Scraped caption text data:
++++++++

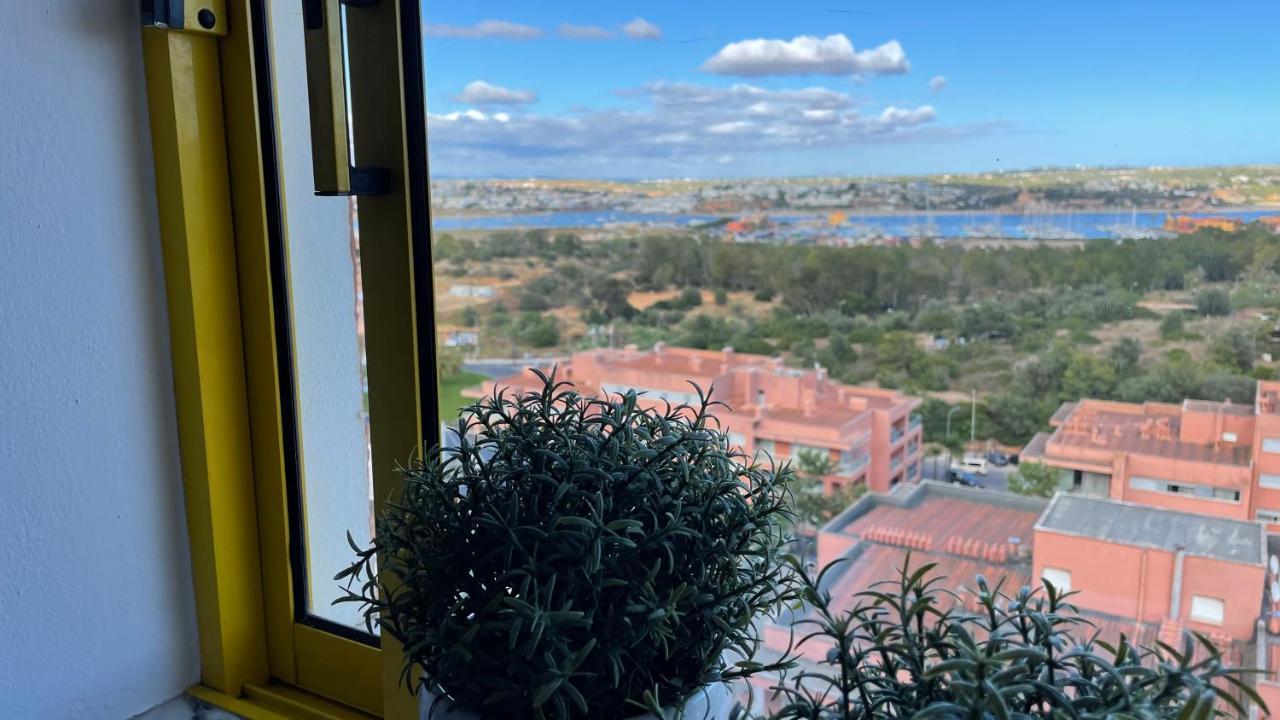 No More Snow, 300 M From The Beach, King Size Bed, Fast Wi-Fi Portimao Luaran gambar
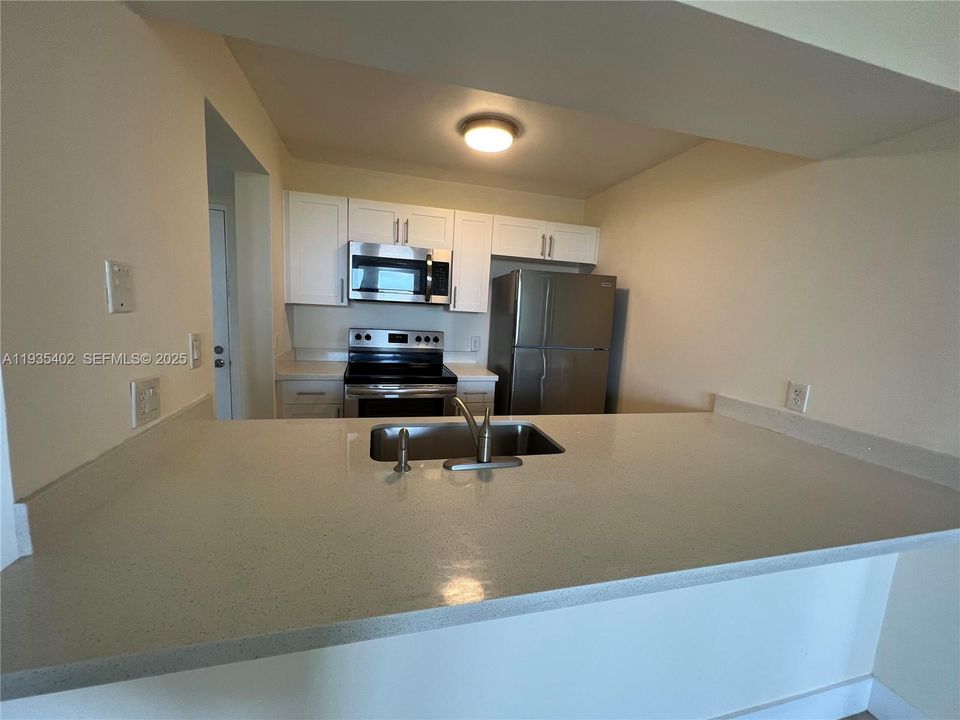 出租: $2,400 (2 贝兹, 2 浴室, 992 平方英尺)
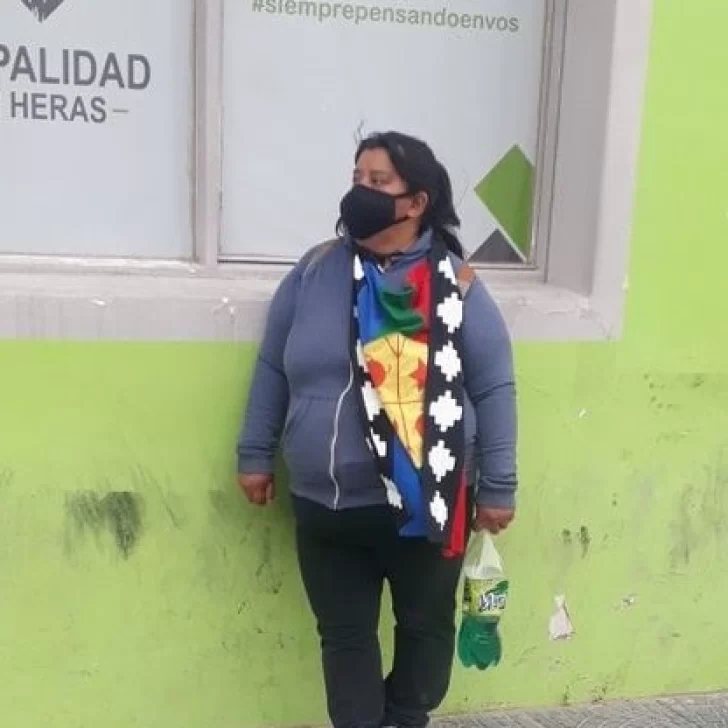 Una empleada de la comunidad mapuche amenazó con prenderse fuego frente a la Municipalidad de Las Heras Una empleada de la comunidad mapuche amenazó con prenderse fuego frente a la Municipalidad de Las Heras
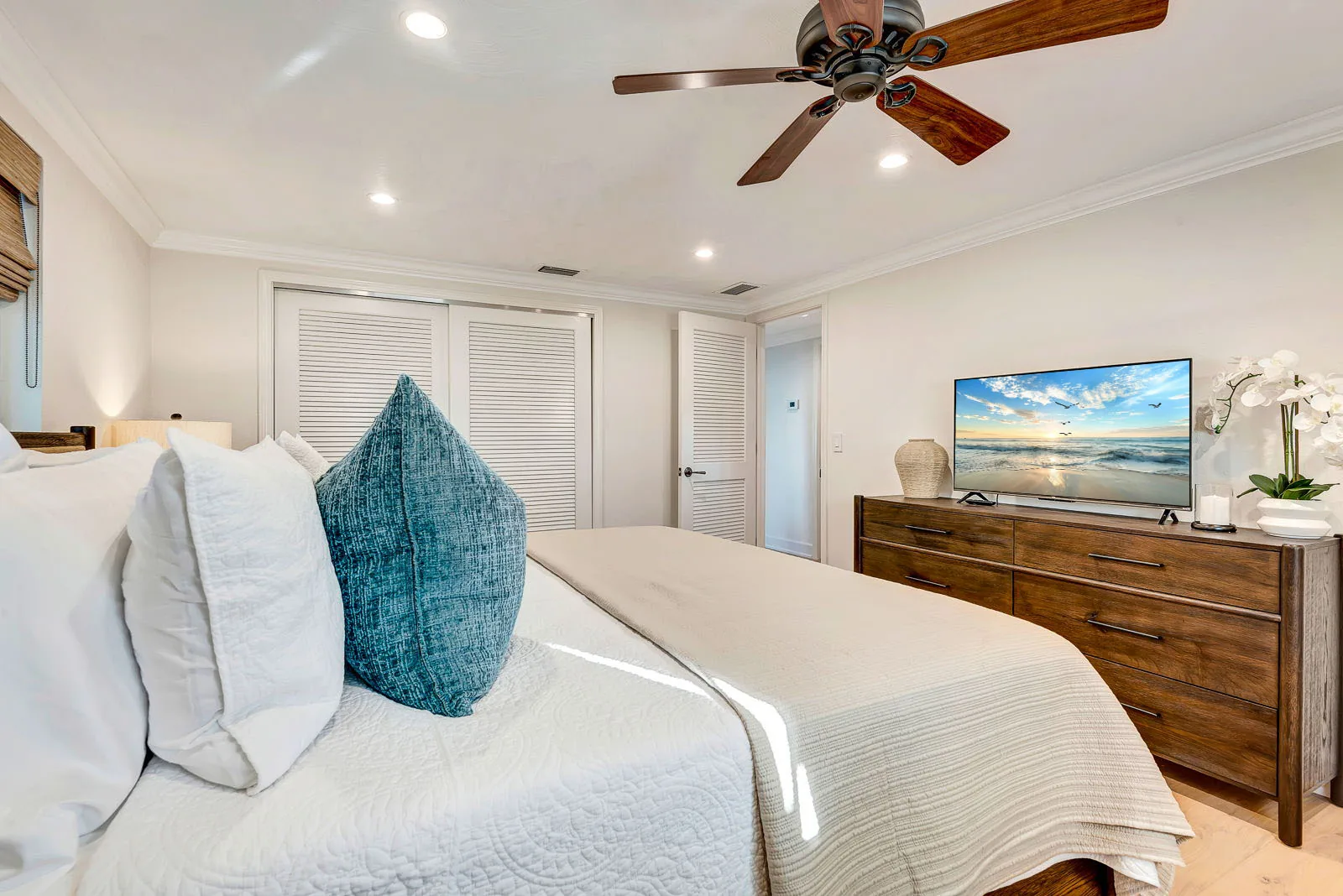 Canal-Front 3BR – Pool, Hot Tub & Boat Access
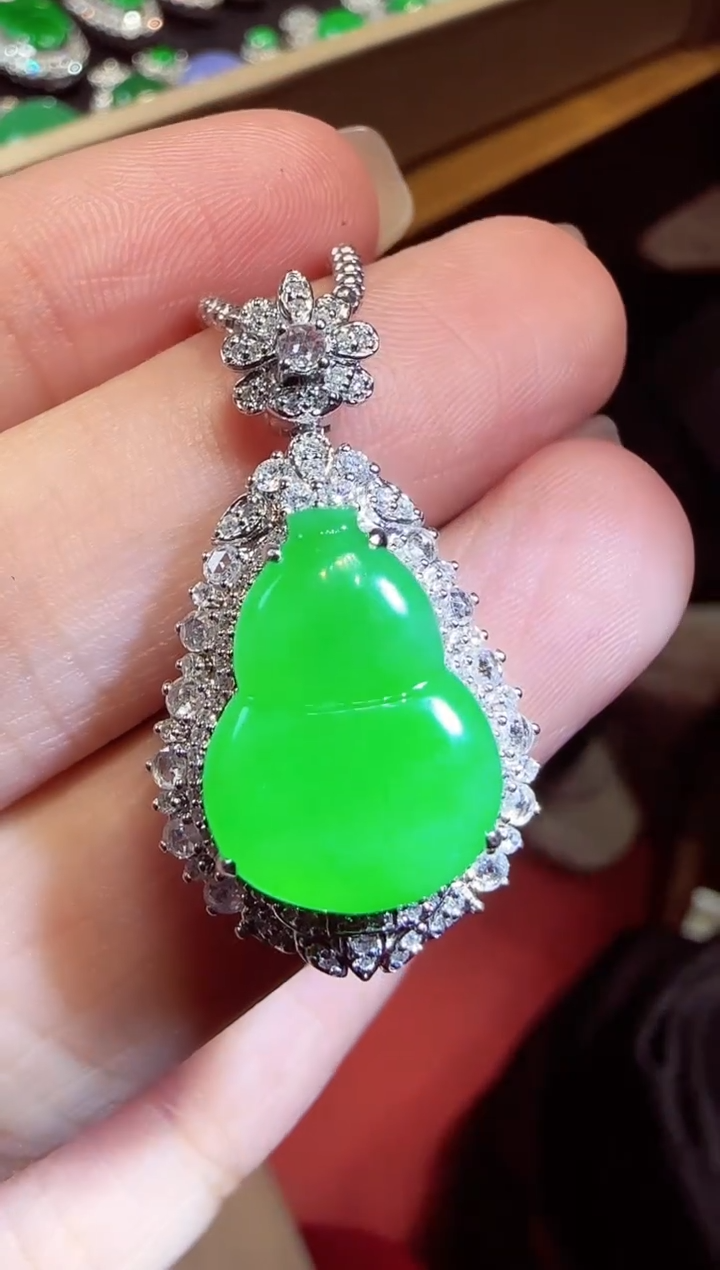 【闪购商品】翡翠吊坠(不含链)18K金镶嵌葫芦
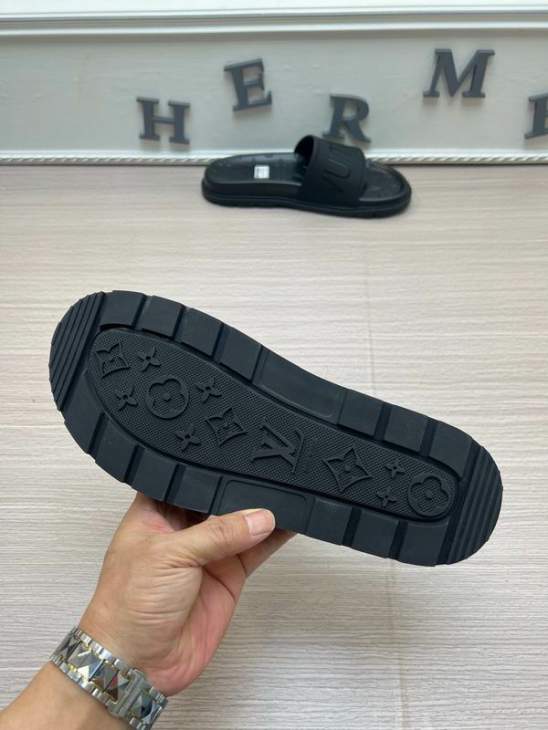Picture of Louis Vuitton Slippers _SKULVsz38-44mnf03041428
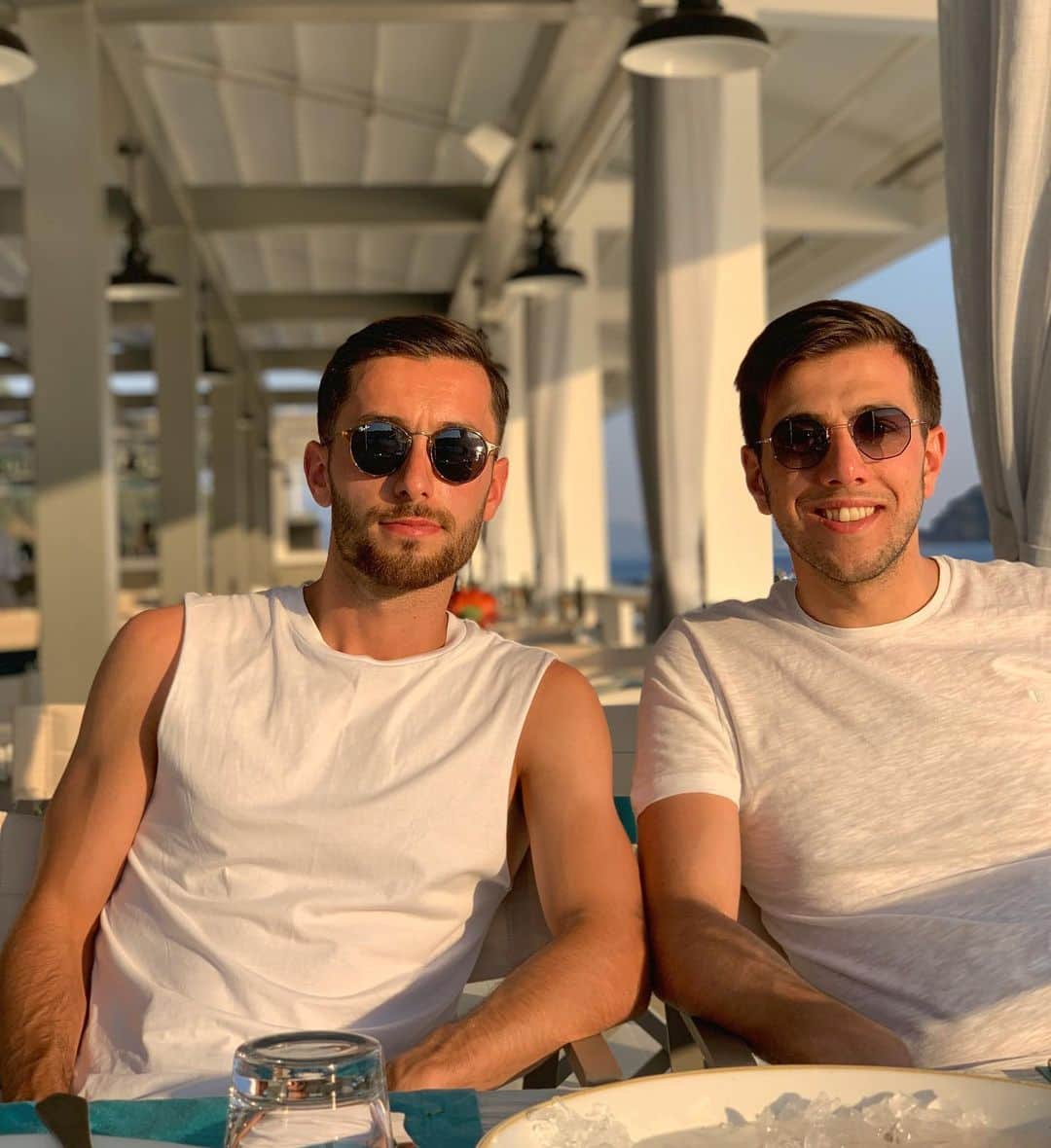 のインスタグラム：「🔋☀️ #vacation19」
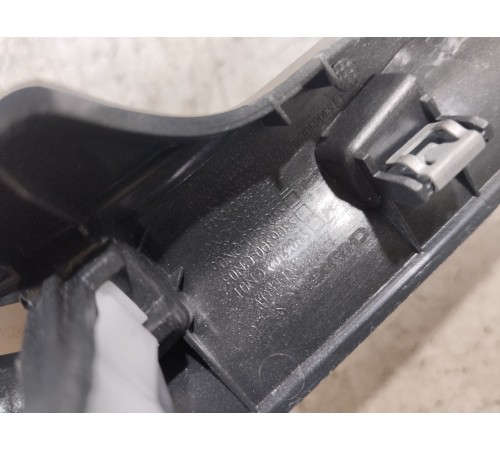 Воздушный дефлектор передний левый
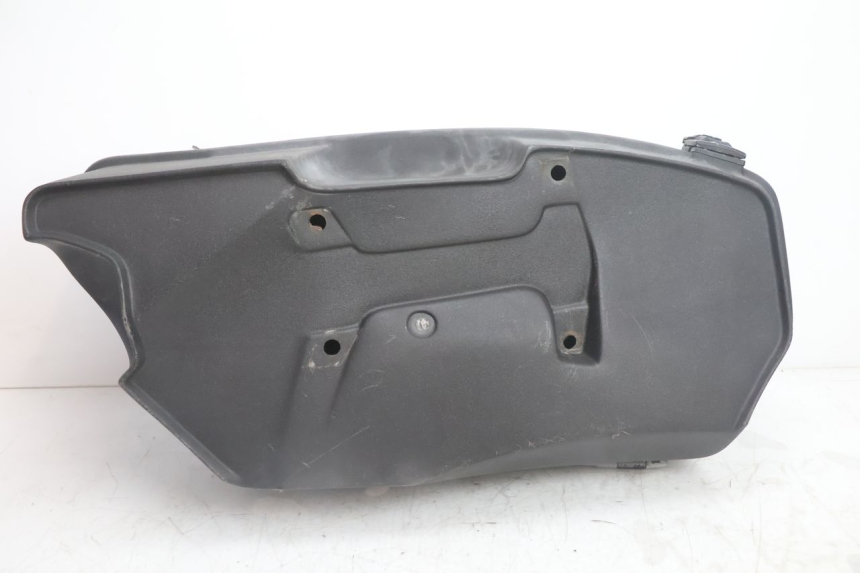 photo de TOP CASE APRILIA SCARABEO GT 125 (1999 - 2007) - Focus structure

++++++++

_The problem_
Apart from the pictures, every line above must be printed exactly.

_Task response_
 No More Snow, 300 M From The Beach, King Size Bed, Fast Wi-Fi Portimao Luaran gambar
 出租: $2,400 (2 贝兹, 2 浴室, 992 平方英尺)
 Una empleada de la comunidad mapuche amenazó con prenderse fuego frente a la Municipalidad de Las Heras Una empleada de la comunidad mapuche amenazó con prenderse fuego frente a la Municipalidad de Las Heras
 Canal-Front 3BR – Pool, Hot Tub & Boat Access
 【闪购商品】翡翠吊坠(不含链)18K金镶嵌葫芦
Picture of Louis Vuitton Slippers _SKULVsz38-44mnf03041428
 のインスタグラム：「🔋☀️ #vacation19」
 Воздушный дефлектор передний левый
 photo de TOP CASE APRILIA SCARABEO GT 125 (1999 - 2007) - Focus structure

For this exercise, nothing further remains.